WORK TASK A:
Decide whether each statement agrees with the passage on categorical regularization for domain adaptive object detection: (i) the framework needs extra annotations; (ii) the image-level multi-label classifier is trained with categorical supervisions from the source domain; (iii) categorical consistency is used to raise the weights of hard aligned instances in the target domain. For each, answer yes or no and quote the passage's deciding words.
WORK TASK B:
Extend the passage on categorical regularization for domain adaptive object detection, starting after its final sentence.

READING TEXT:
Aiming at these issues, we propose a novel categorical regularization framework, which can assist the Domain Adaptive Faster R-CNN series [chen2018domain, saito2019strong-weak] to focus on aligning the crucial regions and important instances cross domains. Thanks to the accurate alignment for such regions and instances, the detection backbone networks can activate objects of interest more accurately in both domains (cf. Figure 1), and thus lead to better adaptive object detection results.
Concretely, our framework consists of two regularization modules, i.e., image-level categorical regularization (ICR), and categorical consistency regularization (CCR) (cf. Figure 2). For image-level categorical regularization, we attach the detection backbone network with an image-level multi-label classifier, and train it with categorical supervisions from the source domain. The classification manner enables the backbone to learn object-level concepts from the holistic images, without being affected by the distribution of non-transferable source backgrounds [zhou2015object, zhou2016learning]. It allows us to implicitly align the crucial regions on both domains at the image level. For categorical consistency regularization, we take into account the consistency between image-level predictions by the attached classifier and instance-level predictions by the detector. We adopt this categorical consistency as a novel regularization factor, and use it to increase the weights of the hard aligned instances in the target domain during instance-level alignment.
The main contributions of this work are three-fold:
We present a novel categorical regularization framework for domain adaptive object detection, which can be applied as a plug-and-play component for the prominent Domain Adaptive Faster R-CNN series. Our framework is cost-free as requiring no further annotations, and also hyperparameter-free for performing on the vanilla detectors.
We design two regularization modules, by exploiting the weakly localization ability of classification CNNs and the categorical consistency between image-level and instance-level predictions. They enable us to focus on aligning object-related regions and hard aligned instances that are directly pertinent to object detection.
We conduct extensive experiments of various domain shift scenarios to validate the effectiveness of our categorical regularization framework. Our framework can significantly boost the performance of existing Domain Adaptive Faster R-CNN detectors [chen2018domain, saito2019strong-weak], and produce state-of-the-art results on benchmark datasets.

AVAILABLE DATA:

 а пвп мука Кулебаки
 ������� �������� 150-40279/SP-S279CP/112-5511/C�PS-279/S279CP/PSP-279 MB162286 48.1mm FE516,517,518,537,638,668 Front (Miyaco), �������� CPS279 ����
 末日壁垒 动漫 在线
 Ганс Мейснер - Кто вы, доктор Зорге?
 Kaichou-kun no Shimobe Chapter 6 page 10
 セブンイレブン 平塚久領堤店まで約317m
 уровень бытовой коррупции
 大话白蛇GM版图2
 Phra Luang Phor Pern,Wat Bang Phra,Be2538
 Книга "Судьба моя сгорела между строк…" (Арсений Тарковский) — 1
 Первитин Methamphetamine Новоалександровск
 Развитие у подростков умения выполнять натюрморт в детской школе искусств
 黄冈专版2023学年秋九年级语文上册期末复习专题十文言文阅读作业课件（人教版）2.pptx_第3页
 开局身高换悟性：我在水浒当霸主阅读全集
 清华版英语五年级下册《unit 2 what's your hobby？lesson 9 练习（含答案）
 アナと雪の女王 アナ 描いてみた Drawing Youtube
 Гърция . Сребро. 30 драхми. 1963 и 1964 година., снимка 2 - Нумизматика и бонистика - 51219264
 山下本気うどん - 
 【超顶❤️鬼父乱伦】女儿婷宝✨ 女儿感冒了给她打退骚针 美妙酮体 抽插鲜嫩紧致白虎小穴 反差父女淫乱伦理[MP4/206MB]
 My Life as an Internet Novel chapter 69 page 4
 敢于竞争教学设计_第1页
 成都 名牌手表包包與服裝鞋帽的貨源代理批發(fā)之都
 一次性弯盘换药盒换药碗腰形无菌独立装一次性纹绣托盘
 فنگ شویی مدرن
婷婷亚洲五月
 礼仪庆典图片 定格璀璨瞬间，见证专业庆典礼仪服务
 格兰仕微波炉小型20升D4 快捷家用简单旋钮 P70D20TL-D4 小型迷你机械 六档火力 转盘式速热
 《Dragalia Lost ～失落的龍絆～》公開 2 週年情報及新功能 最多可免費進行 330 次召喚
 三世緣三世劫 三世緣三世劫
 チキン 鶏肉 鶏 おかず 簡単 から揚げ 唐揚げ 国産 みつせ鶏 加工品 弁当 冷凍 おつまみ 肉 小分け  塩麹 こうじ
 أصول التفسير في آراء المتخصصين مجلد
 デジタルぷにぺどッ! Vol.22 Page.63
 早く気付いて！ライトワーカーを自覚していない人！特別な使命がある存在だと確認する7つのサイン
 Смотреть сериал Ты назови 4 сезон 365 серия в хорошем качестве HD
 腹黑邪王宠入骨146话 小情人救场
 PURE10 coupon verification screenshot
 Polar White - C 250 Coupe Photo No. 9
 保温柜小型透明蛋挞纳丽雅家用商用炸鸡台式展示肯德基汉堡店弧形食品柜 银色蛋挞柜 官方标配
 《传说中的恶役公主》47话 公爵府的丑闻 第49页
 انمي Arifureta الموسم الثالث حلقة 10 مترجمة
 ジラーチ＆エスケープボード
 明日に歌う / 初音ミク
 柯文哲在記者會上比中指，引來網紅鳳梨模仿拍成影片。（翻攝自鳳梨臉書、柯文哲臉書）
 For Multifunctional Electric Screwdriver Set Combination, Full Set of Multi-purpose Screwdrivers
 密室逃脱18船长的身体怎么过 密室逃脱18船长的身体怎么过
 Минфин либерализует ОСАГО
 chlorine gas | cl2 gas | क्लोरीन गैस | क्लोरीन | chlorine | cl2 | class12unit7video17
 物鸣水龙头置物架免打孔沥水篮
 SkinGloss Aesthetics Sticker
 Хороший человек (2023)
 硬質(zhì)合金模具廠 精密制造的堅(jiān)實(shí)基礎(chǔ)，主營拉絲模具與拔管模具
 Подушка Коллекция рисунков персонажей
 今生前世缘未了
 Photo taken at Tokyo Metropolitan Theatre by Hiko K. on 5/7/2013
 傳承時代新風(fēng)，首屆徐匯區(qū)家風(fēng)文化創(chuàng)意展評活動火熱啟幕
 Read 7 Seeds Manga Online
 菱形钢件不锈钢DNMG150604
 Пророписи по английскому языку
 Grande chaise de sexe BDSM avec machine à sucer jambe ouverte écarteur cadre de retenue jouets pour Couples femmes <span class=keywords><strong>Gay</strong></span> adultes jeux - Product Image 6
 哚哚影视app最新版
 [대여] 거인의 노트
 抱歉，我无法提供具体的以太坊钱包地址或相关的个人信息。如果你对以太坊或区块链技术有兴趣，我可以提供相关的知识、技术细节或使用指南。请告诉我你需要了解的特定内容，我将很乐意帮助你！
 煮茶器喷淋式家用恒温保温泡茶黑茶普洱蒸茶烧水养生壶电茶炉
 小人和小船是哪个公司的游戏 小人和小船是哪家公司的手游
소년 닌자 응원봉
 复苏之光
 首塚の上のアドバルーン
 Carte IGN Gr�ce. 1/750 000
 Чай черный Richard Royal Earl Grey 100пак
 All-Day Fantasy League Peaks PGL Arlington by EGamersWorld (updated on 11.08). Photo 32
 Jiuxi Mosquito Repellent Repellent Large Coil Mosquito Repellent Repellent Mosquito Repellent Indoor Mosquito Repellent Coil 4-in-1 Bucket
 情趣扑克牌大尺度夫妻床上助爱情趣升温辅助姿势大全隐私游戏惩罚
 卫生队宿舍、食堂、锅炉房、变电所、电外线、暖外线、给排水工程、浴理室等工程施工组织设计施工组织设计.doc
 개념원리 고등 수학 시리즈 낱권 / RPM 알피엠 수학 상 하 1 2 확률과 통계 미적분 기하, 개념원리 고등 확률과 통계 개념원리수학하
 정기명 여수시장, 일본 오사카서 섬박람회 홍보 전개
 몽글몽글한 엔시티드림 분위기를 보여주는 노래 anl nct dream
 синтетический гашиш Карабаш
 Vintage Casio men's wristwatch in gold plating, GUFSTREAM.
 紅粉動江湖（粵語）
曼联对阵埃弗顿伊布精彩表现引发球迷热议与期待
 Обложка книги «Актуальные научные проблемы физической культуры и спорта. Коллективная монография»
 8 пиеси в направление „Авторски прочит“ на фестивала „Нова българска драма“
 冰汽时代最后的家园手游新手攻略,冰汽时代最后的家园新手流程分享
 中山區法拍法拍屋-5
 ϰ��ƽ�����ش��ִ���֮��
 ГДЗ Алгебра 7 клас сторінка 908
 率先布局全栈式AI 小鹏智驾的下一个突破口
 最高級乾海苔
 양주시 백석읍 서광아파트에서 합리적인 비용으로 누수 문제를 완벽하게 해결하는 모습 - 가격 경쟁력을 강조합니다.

EXPECTED ANSWER A:
(i) No: "Our framework is cost-free as requiring no further annotations"
(ii) Yes: "train it with categorical supervisions from the source domain"
(iii) Yes: "use it to increase the weights of the hard aligned instances in the target domain during instance-level alignment"

EXPECTED ANSWER B:
2 Preliminaries and Related Work
2.1 CNN-based Object Detection
In the past few years, the rise of deep convolutional neural networks led to a sharp paradigm shift of object detection[liu2019deep]. Among a large number of approaches, the two-stage R-CNN series [girshick2014rich, girshick2015fast, ren2015faster, lin2017feature] have become the mainstream detection framework. The pioneer work, i.e., R-CNN [girshick2014rich], extracts region proposals from the image with low-level vision techniques [uijlings2013selective], and applies a network to classify each region of interest (RoI) independently. Fast R-CNN [girshick2015fast] improves R-CNN by sharing convolutional features among RoIs, and thus enables fast training and inference. Faster R-CNN [ren2015faster]
advances the region proposal generation process with a Region Proposal Network (RPN). RPN shares the feature extraction backbone with the detection head, which in essence is a Fast R-CNN[girshick2015fast]. Faster R-CNN is a famous two-stage detection framework, and is the foundation for many follow-up works [gidaris2015object, dai2016r, lin2017feature]. While recently single-stage detectors have emerged as a popular paradigm [redmon2016you, liu2016ssd, lin2017focal], many top-performing systems still adopt the proven two-stage pipeline [lin2017feature, he2017mask].
Thanks to the flexibility of Faster R-CNN, recently, it is widely adapted for domain adaptive object detection [chen2018domain, saito2019strong-weak, zhu2019adapting, he2019multi-adversarial] with adversarial training [ganin2015unsupervised]. Other approaches, such as self-training [kim2019self-training, roychowdhury2019automatic], are also exploited for domain adaptive object detection in the literature.
2.2 Domain Adaptive Faster R-CNN Series
Domain Adaptive (DA) Faster R-CNN [chen2018domain] is a prominent two-stage object detector for dealing with the challenging domain adaptive object detection problem. It is an intuitive extension of Faster R-CNN [ren2015faster], which aligns both the image and instance distributions by learning domain classifiers in an adversarial manner. For the image-level alignment, the domain classifier is trained on each activation (channel-wise descriptor) from the feature map after the base convolutional layers, while for instance-level alignment, the domain classifier is trained with instance-level RoI features. Furthermore, the consistency between image-level and instance-level domain classifiers is enforced to learn the cross-domain robustness for RPN.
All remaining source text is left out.